SOURCE EXCERPT →
┌──
Tips and tools for making the most of event log files
Nearly every part of your system reports events can be logged. This tip discusses which events you should log and best practices for making sense out of that information once it is logged.
These days, nearly every part of your system reports events that can be logged somewhere. Applications, networks, servers and storage arrays report events. In fact, the first major problem with event reporting is deciding which events you want to log.
The second major problem is trying to decide how to make sense of all that information. Consider that a single action, even something as simple as a read or write, can produce up to a dozen log entries. Even a moderately large system can pump out a million or more reportable events every day. Many of these logs have the potential to be important (at least some of the time) to someone. Log files can be used for many different types of system analysis, but I'll focus on using them to monitor storage system performance.
While all these events are reported, the vast majority of them are only logged if you tell the system to log them using a tool like Windows Performance Monitor (or perfmon). Because there are so many events, many people simply don't keep log files.
This strategy of blissful ignorance is almost guaranteed to come back and bite you when there's a problem. Log files are critical to understanding what's going on in your storage system, finding problems and applying the correct fixes.
Pruning your log files
Deciding what to trim down in your log files is tricky because a lot of the time you can't know what's going to be important when you're deciding what to log. The best approach is to log the items related to what you're interested in, such as storage performance, and trim down what you look at depending on what you need.
Most event logging tools will let you pare down their reports to focus on what's important on a post hoc basis. That is, if it's in the log, you can filter it out based on what seems to be happening. So you can be more inclusive in deciding what to log and still not get buried in useless data. Many of the tools will let you specify filters based on patterns. A single event of a particular type may not be significant, but if you see dozens or hundreds of the same kind of event, or other interesting patterns, you may want to take a closer look.
└──
Some records:
┌──
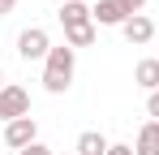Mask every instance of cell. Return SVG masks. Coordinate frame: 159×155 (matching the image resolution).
I'll return each mask as SVG.
<instances>
[{
    "mask_svg": "<svg viewBox=\"0 0 159 155\" xmlns=\"http://www.w3.org/2000/svg\"><path fill=\"white\" fill-rule=\"evenodd\" d=\"M22 116H30V95L22 86H4L0 91V121L9 125V121H22Z\"/></svg>",
    "mask_w": 159,
    "mask_h": 155,
    "instance_id": "cell-3",
    "label": "cell"
},
{
    "mask_svg": "<svg viewBox=\"0 0 159 155\" xmlns=\"http://www.w3.org/2000/svg\"><path fill=\"white\" fill-rule=\"evenodd\" d=\"M107 147H112V142H107L99 129H86V134L78 138V147H73V151H78V155H107Z\"/></svg>",
    "mask_w": 159,
    "mask_h": 155,
    "instance_id": "cell-10",
    "label": "cell"
},
{
    "mask_svg": "<svg viewBox=\"0 0 159 155\" xmlns=\"http://www.w3.org/2000/svg\"><path fill=\"white\" fill-rule=\"evenodd\" d=\"M95 35H99V26H95V22H86V26H69V30H65V43L78 52V48H90V43H95Z\"/></svg>",
    "mask_w": 159,
    "mask_h": 155,
    "instance_id": "cell-11",
    "label": "cell"
},
{
    "mask_svg": "<svg viewBox=\"0 0 159 155\" xmlns=\"http://www.w3.org/2000/svg\"><path fill=\"white\" fill-rule=\"evenodd\" d=\"M133 82H138L146 95H155V91H159V60H155V56L138 60V69H133Z\"/></svg>",
    "mask_w": 159,
    "mask_h": 155,
    "instance_id": "cell-8",
    "label": "cell"
},
{
    "mask_svg": "<svg viewBox=\"0 0 159 155\" xmlns=\"http://www.w3.org/2000/svg\"><path fill=\"white\" fill-rule=\"evenodd\" d=\"M146 112H151V121H159V91L146 95Z\"/></svg>",
    "mask_w": 159,
    "mask_h": 155,
    "instance_id": "cell-12",
    "label": "cell"
},
{
    "mask_svg": "<svg viewBox=\"0 0 159 155\" xmlns=\"http://www.w3.org/2000/svg\"><path fill=\"white\" fill-rule=\"evenodd\" d=\"M107 155H133V147H125V142H112V147H107Z\"/></svg>",
    "mask_w": 159,
    "mask_h": 155,
    "instance_id": "cell-14",
    "label": "cell"
},
{
    "mask_svg": "<svg viewBox=\"0 0 159 155\" xmlns=\"http://www.w3.org/2000/svg\"><path fill=\"white\" fill-rule=\"evenodd\" d=\"M73 69H78V52L69 48V43L52 48V52H48V60H43V91L65 95V91L73 86Z\"/></svg>",
    "mask_w": 159,
    "mask_h": 155,
    "instance_id": "cell-1",
    "label": "cell"
},
{
    "mask_svg": "<svg viewBox=\"0 0 159 155\" xmlns=\"http://www.w3.org/2000/svg\"><path fill=\"white\" fill-rule=\"evenodd\" d=\"M133 155H159V121H146L133 138Z\"/></svg>",
    "mask_w": 159,
    "mask_h": 155,
    "instance_id": "cell-9",
    "label": "cell"
},
{
    "mask_svg": "<svg viewBox=\"0 0 159 155\" xmlns=\"http://www.w3.org/2000/svg\"><path fill=\"white\" fill-rule=\"evenodd\" d=\"M120 4H125L129 13H142V4H146V0H120Z\"/></svg>",
    "mask_w": 159,
    "mask_h": 155,
    "instance_id": "cell-15",
    "label": "cell"
},
{
    "mask_svg": "<svg viewBox=\"0 0 159 155\" xmlns=\"http://www.w3.org/2000/svg\"><path fill=\"white\" fill-rule=\"evenodd\" d=\"M48 52H52V39H48L43 26H26L17 35V56L22 60H48Z\"/></svg>",
    "mask_w": 159,
    "mask_h": 155,
    "instance_id": "cell-2",
    "label": "cell"
},
{
    "mask_svg": "<svg viewBox=\"0 0 159 155\" xmlns=\"http://www.w3.org/2000/svg\"><path fill=\"white\" fill-rule=\"evenodd\" d=\"M13 9H17V0H0V17H4V13H13Z\"/></svg>",
    "mask_w": 159,
    "mask_h": 155,
    "instance_id": "cell-16",
    "label": "cell"
},
{
    "mask_svg": "<svg viewBox=\"0 0 159 155\" xmlns=\"http://www.w3.org/2000/svg\"><path fill=\"white\" fill-rule=\"evenodd\" d=\"M90 17H95V26H125L133 13L120 0H99V4H90Z\"/></svg>",
    "mask_w": 159,
    "mask_h": 155,
    "instance_id": "cell-5",
    "label": "cell"
},
{
    "mask_svg": "<svg viewBox=\"0 0 159 155\" xmlns=\"http://www.w3.org/2000/svg\"><path fill=\"white\" fill-rule=\"evenodd\" d=\"M120 35H125V39H129L133 48H142V43H151V39H155V22H151V17H146V13H133L129 22L120 26Z\"/></svg>",
    "mask_w": 159,
    "mask_h": 155,
    "instance_id": "cell-6",
    "label": "cell"
},
{
    "mask_svg": "<svg viewBox=\"0 0 159 155\" xmlns=\"http://www.w3.org/2000/svg\"><path fill=\"white\" fill-rule=\"evenodd\" d=\"M4 86H9V82H4V69H0V91H4Z\"/></svg>",
    "mask_w": 159,
    "mask_h": 155,
    "instance_id": "cell-17",
    "label": "cell"
},
{
    "mask_svg": "<svg viewBox=\"0 0 159 155\" xmlns=\"http://www.w3.org/2000/svg\"><path fill=\"white\" fill-rule=\"evenodd\" d=\"M17 155H56L52 147H43V142H34V147H26V151H17Z\"/></svg>",
    "mask_w": 159,
    "mask_h": 155,
    "instance_id": "cell-13",
    "label": "cell"
},
{
    "mask_svg": "<svg viewBox=\"0 0 159 155\" xmlns=\"http://www.w3.org/2000/svg\"><path fill=\"white\" fill-rule=\"evenodd\" d=\"M39 142V125H34V116H22V121H9L4 125V147H13V151H26Z\"/></svg>",
    "mask_w": 159,
    "mask_h": 155,
    "instance_id": "cell-4",
    "label": "cell"
},
{
    "mask_svg": "<svg viewBox=\"0 0 159 155\" xmlns=\"http://www.w3.org/2000/svg\"><path fill=\"white\" fill-rule=\"evenodd\" d=\"M56 17H60V26H65V30H69V26H86V22H95V17H90V4H82V0H65Z\"/></svg>",
    "mask_w": 159,
    "mask_h": 155,
    "instance_id": "cell-7",
    "label": "cell"
}]
</instances>
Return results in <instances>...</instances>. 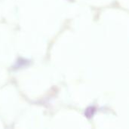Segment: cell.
Returning a JSON list of instances; mask_svg holds the SVG:
<instances>
[{"label":"cell","instance_id":"obj_1","mask_svg":"<svg viewBox=\"0 0 129 129\" xmlns=\"http://www.w3.org/2000/svg\"><path fill=\"white\" fill-rule=\"evenodd\" d=\"M94 112H95V108H94V107H88V108L86 110L85 116H86L87 117H88V118H91V117L94 115Z\"/></svg>","mask_w":129,"mask_h":129}]
</instances>
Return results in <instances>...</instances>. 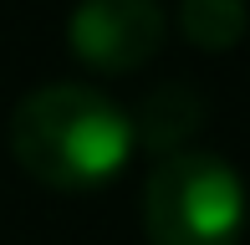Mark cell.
I'll return each instance as SVG.
<instances>
[{"label": "cell", "instance_id": "1", "mask_svg": "<svg viewBox=\"0 0 250 245\" xmlns=\"http://www.w3.org/2000/svg\"><path fill=\"white\" fill-rule=\"evenodd\" d=\"M10 153L46 189H97L128 163L133 122L107 92L82 82H51L10 118Z\"/></svg>", "mask_w": 250, "mask_h": 245}, {"label": "cell", "instance_id": "2", "mask_svg": "<svg viewBox=\"0 0 250 245\" xmlns=\"http://www.w3.org/2000/svg\"><path fill=\"white\" fill-rule=\"evenodd\" d=\"M143 230L153 245H235L245 230V184L220 153H164L143 184Z\"/></svg>", "mask_w": 250, "mask_h": 245}, {"label": "cell", "instance_id": "3", "mask_svg": "<svg viewBox=\"0 0 250 245\" xmlns=\"http://www.w3.org/2000/svg\"><path fill=\"white\" fill-rule=\"evenodd\" d=\"M66 36L87 66L133 72L164 46V10L158 0H82Z\"/></svg>", "mask_w": 250, "mask_h": 245}, {"label": "cell", "instance_id": "4", "mask_svg": "<svg viewBox=\"0 0 250 245\" xmlns=\"http://www.w3.org/2000/svg\"><path fill=\"white\" fill-rule=\"evenodd\" d=\"M128 122H133V138L148 143L153 153H179L184 138L204 122V102H199L194 87L164 82V87H153V92L138 102V113H133Z\"/></svg>", "mask_w": 250, "mask_h": 245}, {"label": "cell", "instance_id": "5", "mask_svg": "<svg viewBox=\"0 0 250 245\" xmlns=\"http://www.w3.org/2000/svg\"><path fill=\"white\" fill-rule=\"evenodd\" d=\"M179 26L204 51H230L250 26V5L245 0H184L179 5Z\"/></svg>", "mask_w": 250, "mask_h": 245}]
</instances>
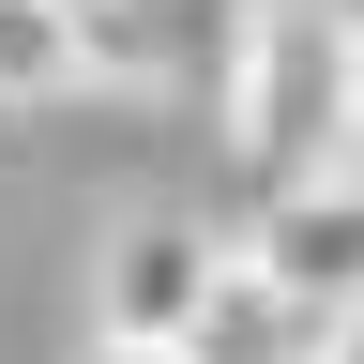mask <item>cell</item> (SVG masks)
<instances>
[{
    "label": "cell",
    "mask_w": 364,
    "mask_h": 364,
    "mask_svg": "<svg viewBox=\"0 0 364 364\" xmlns=\"http://www.w3.org/2000/svg\"><path fill=\"white\" fill-rule=\"evenodd\" d=\"M349 76H364V31L334 0H243V31H228V152L258 182L349 167Z\"/></svg>",
    "instance_id": "obj_1"
},
{
    "label": "cell",
    "mask_w": 364,
    "mask_h": 364,
    "mask_svg": "<svg viewBox=\"0 0 364 364\" xmlns=\"http://www.w3.org/2000/svg\"><path fill=\"white\" fill-rule=\"evenodd\" d=\"M349 334H364V318L318 304L273 243H228L213 289H198V318H182V349H198V364H349Z\"/></svg>",
    "instance_id": "obj_2"
},
{
    "label": "cell",
    "mask_w": 364,
    "mask_h": 364,
    "mask_svg": "<svg viewBox=\"0 0 364 364\" xmlns=\"http://www.w3.org/2000/svg\"><path fill=\"white\" fill-rule=\"evenodd\" d=\"M258 243L289 258V273H304L318 304H349V318H364V167H318V182H273Z\"/></svg>",
    "instance_id": "obj_3"
},
{
    "label": "cell",
    "mask_w": 364,
    "mask_h": 364,
    "mask_svg": "<svg viewBox=\"0 0 364 364\" xmlns=\"http://www.w3.org/2000/svg\"><path fill=\"white\" fill-rule=\"evenodd\" d=\"M213 228L198 213H152V228H122V258H107V334H182L198 318V289H213Z\"/></svg>",
    "instance_id": "obj_4"
},
{
    "label": "cell",
    "mask_w": 364,
    "mask_h": 364,
    "mask_svg": "<svg viewBox=\"0 0 364 364\" xmlns=\"http://www.w3.org/2000/svg\"><path fill=\"white\" fill-rule=\"evenodd\" d=\"M91 76V16L76 0H0V107H61Z\"/></svg>",
    "instance_id": "obj_5"
},
{
    "label": "cell",
    "mask_w": 364,
    "mask_h": 364,
    "mask_svg": "<svg viewBox=\"0 0 364 364\" xmlns=\"http://www.w3.org/2000/svg\"><path fill=\"white\" fill-rule=\"evenodd\" d=\"M91 364H198L182 334H91Z\"/></svg>",
    "instance_id": "obj_6"
},
{
    "label": "cell",
    "mask_w": 364,
    "mask_h": 364,
    "mask_svg": "<svg viewBox=\"0 0 364 364\" xmlns=\"http://www.w3.org/2000/svg\"><path fill=\"white\" fill-rule=\"evenodd\" d=\"M349 167H364V76H349Z\"/></svg>",
    "instance_id": "obj_7"
}]
</instances>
└──
REQUIREMENTS →
Please print the passage of the event log article that opens with the words containing "This strategy of" and closes with "the correct fixes.", copying it word for word.

WRITTEN RESPONSE →
This strategy of blissful ignorance is almost guaranteed to come back and bite you when there's a problem. Log files are critical to understanding what's going on in your storage system, finding problems and applying the correct fixes.